*Dataset entries*
%%

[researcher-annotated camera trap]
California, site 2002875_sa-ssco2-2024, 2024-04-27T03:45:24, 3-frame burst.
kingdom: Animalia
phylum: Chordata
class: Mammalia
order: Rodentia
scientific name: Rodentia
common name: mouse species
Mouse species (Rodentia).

%%
%%

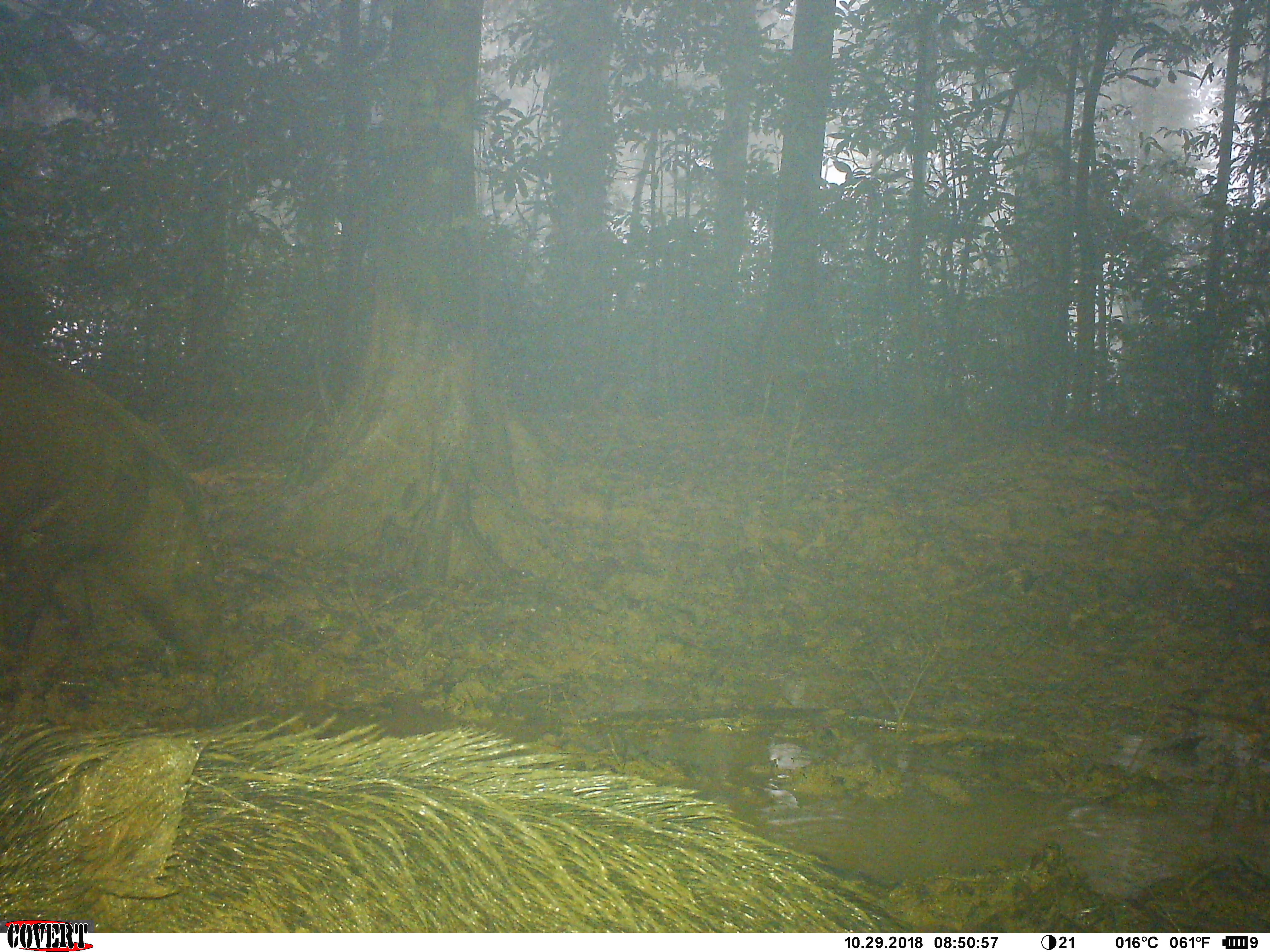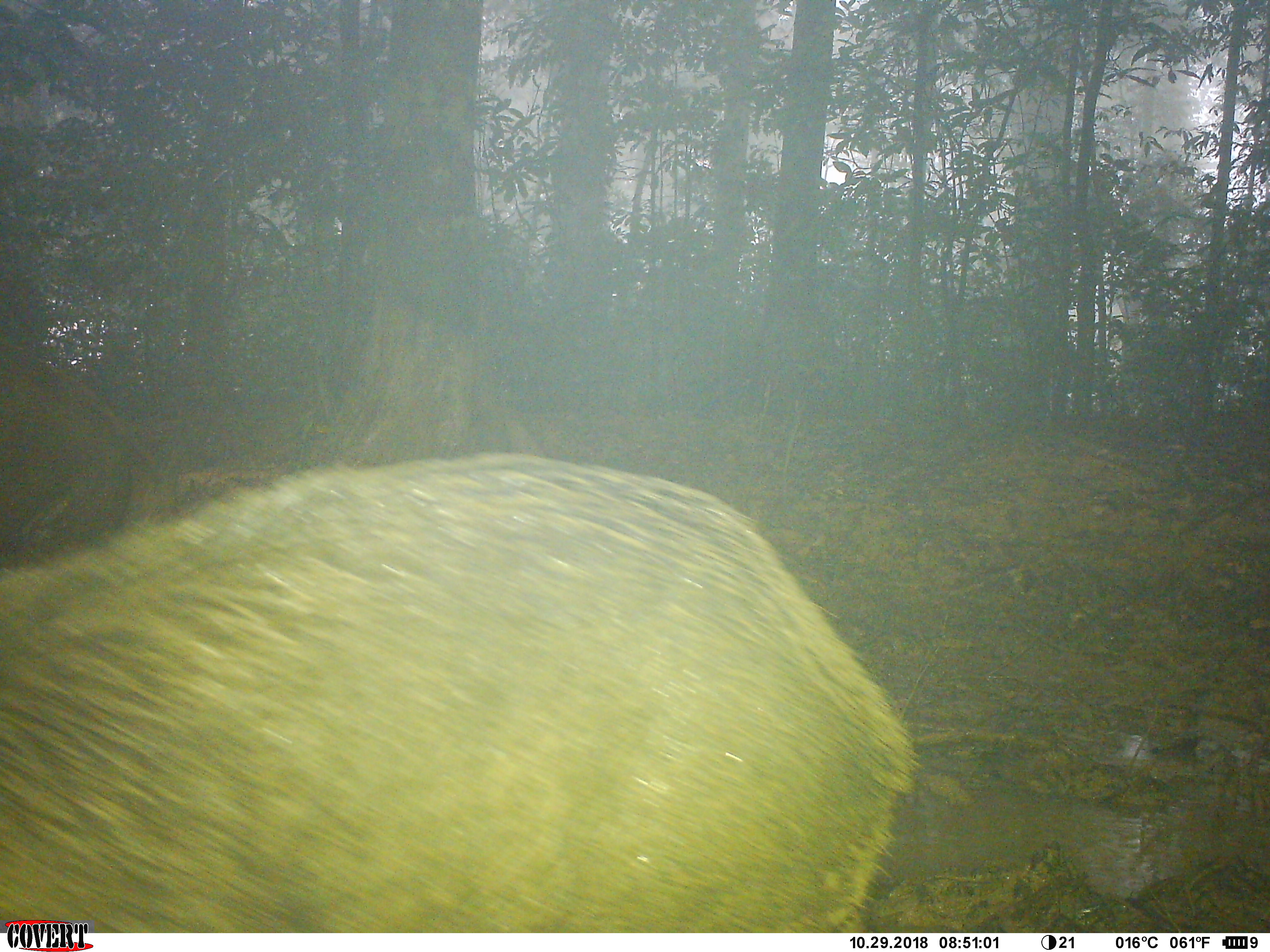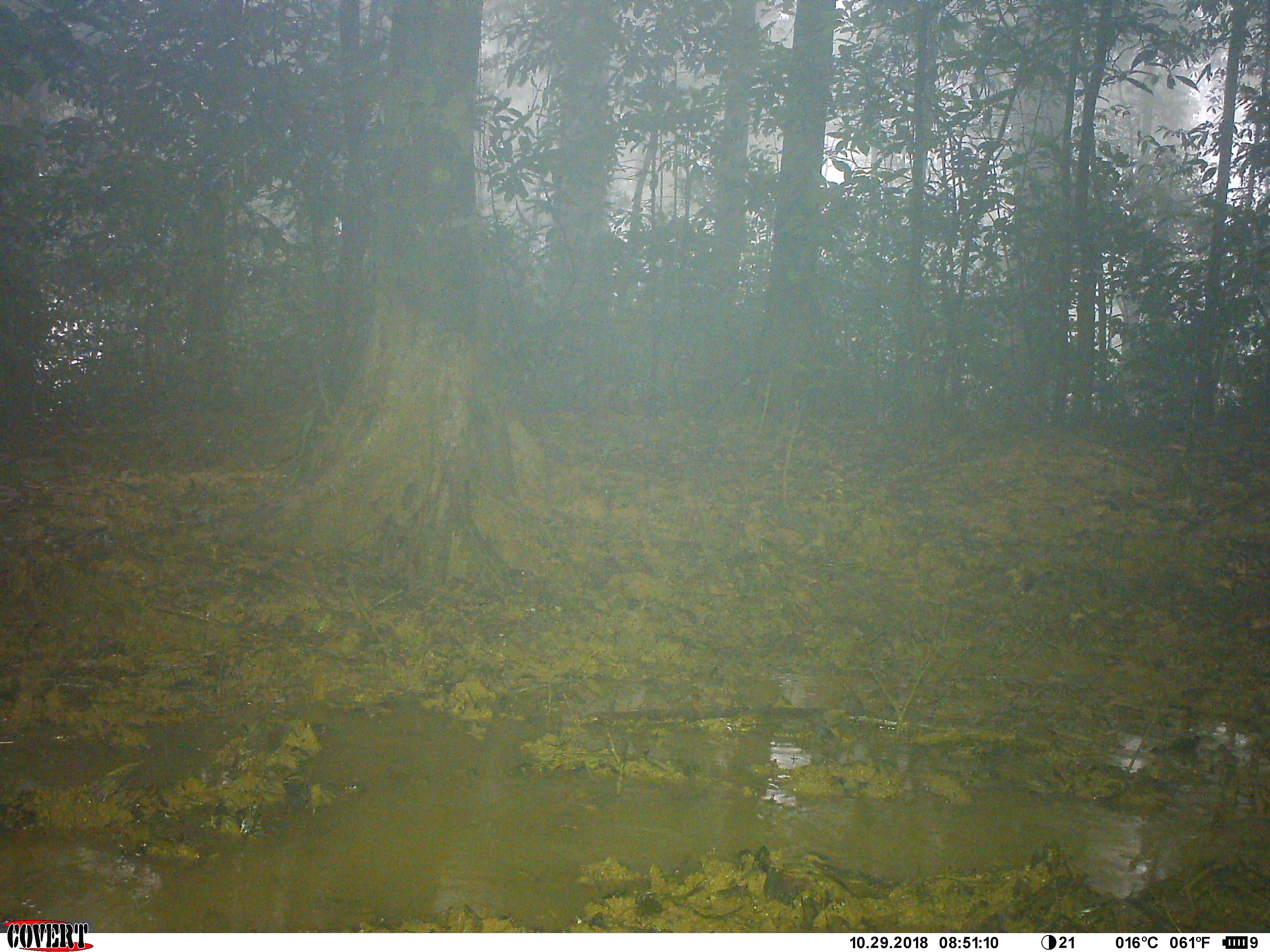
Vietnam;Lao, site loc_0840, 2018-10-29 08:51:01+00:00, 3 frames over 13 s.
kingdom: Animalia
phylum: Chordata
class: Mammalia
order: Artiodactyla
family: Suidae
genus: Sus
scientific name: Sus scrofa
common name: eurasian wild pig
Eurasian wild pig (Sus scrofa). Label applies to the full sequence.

%%

*Your goal*
Set down, exactly as they stand above, the lines starting with the line with "Vietnam;Lao, site loc_0840, 2018-10-29" and going on through the line with "scientific name: Sus scrofa", and no others.

*Result of this task*
Vietnam;Lao, site loc_0840, 2018-10-29 08:51:01+00:00, 3 frames over 13 s.
kingdom: Animalia
phylum: Chordata
class: Mammalia
order: Artiodactyla
family: Suidae
genus: Sus
scientific name: Sus scrofa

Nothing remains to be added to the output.